Now we can think about minimizing our cost function one basis element at a time.  Beginning with $\mathbf{c}_1$ we first isolate only those relevant terms above, which consists of: $-\frac{1}{P}\sum_{p=1}^P \left(\mathbf{c}_1^T\mathbf{x}_p^{\,}\right)^2$.    Since there is a minus sign out front of this summation, this is the same as *maximizing* its negation which we denote as

\begin{equation}
h\left(\mathbf{c}_1\right) = \frac{1}{P}\sum_{p=1}^P \left(\mathbf{c}_1^T\mathbf{x}_p^{\,} \right)^2.
\end{equation}

Since our basis is constrained to be orthogonal the basis element $\mathbf{c}_1$ in particular is constrained to have unit-length.  Statistically speaking, the above measures the *sample variance of the dataset in the direction defined by $\mathbf{c}_1$*.  Note: this quantity is precisely the sample variance because our data is assumed to have been *mean-centered*.  Since we aim to maximize this quantity we can phrase our optimization in purely sample statistical terms as well: we aim to recover the a form of the basis vector $\mathbf{c}_1$ that points in the maximum direction of variance in the dataset.  

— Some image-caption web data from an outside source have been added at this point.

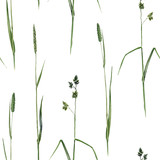 seamless pattern with watercolor grass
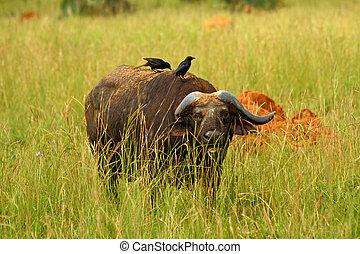 Cape Buffalo hiding in the Grass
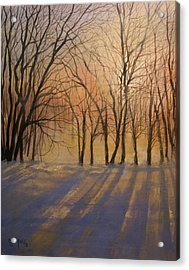 Snow Shadows Acrylic Print by Tom Shropshire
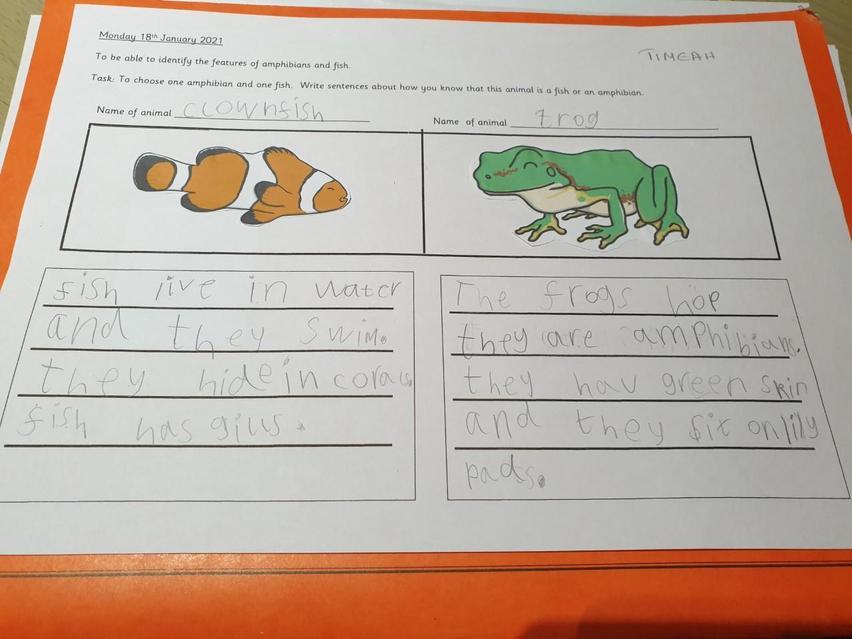 Super work on animals!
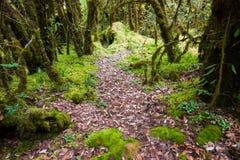 Bella foresta pluviale al sentiero didattico del Ka del ANG nel parco di nazione del inthanon di doi, Tailandia immagine stock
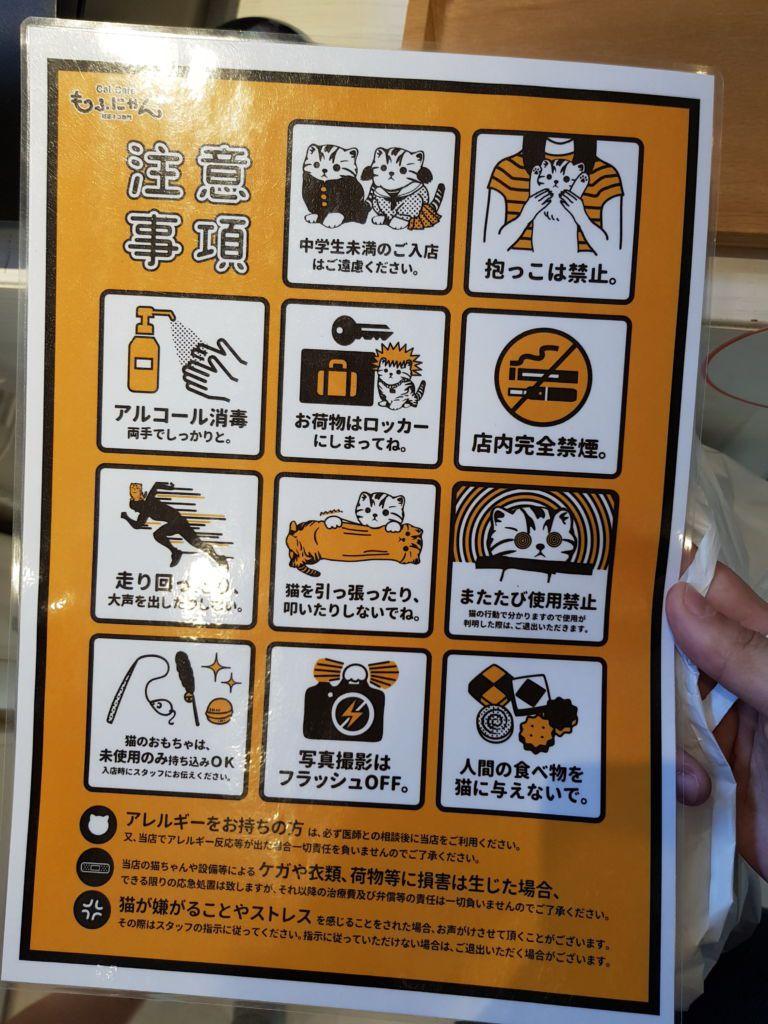 ข้อปฏิบัติ คาเฟ่แมวขาสั้น โมฟุเนี๊ยง โตเกียว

To determine the maximum value of the function above / determine the direction of maximum sample variance in the data we can rewrite the formula above by stacking the data points $\mathbf{x}_p$ column-wise - forming the $N\times P$ matrix $\mathbf{X}$ - giving the equivalent formula in 

\begin{equation}
h\left(\mathbf{c}_1\right) = \frac{1}{P}\mathbf{c}_1^T \mathbf{X}^{\,}_{\,}\mathbf{X}^T_{\,} \mathbf{c}_1^{\,} = \mathbf{c}_1^T\left(\frac{1}{P}\mathbf{X}^{\,}_{\,}\mathbf{X}^T_{\,} \right)\mathbf{c}_1^{\,}.
\end{equation}

Written in this form the above takes the form of a so-called *Rayleigh Quotient*  whose maximum can is expressible algebraically in closed form based on the eigenvalue / eigenvector decomposition of the matrix $\mathbf{X}^{\,}\mathbf{X}^T$ (in the middle term) or likewise the matrix $\frac{1}{P}\mathbf{X}^{\,}\mathbf{X}^T$ (in the term on the right).  Because the matrix $\frac{1}{P}\mathbf{X}^{\,}\mathbf{X}^T$ can be interpreted statistically as the *covariance matrix* of the data it is more common to use the particular algebraic arrangement on the right.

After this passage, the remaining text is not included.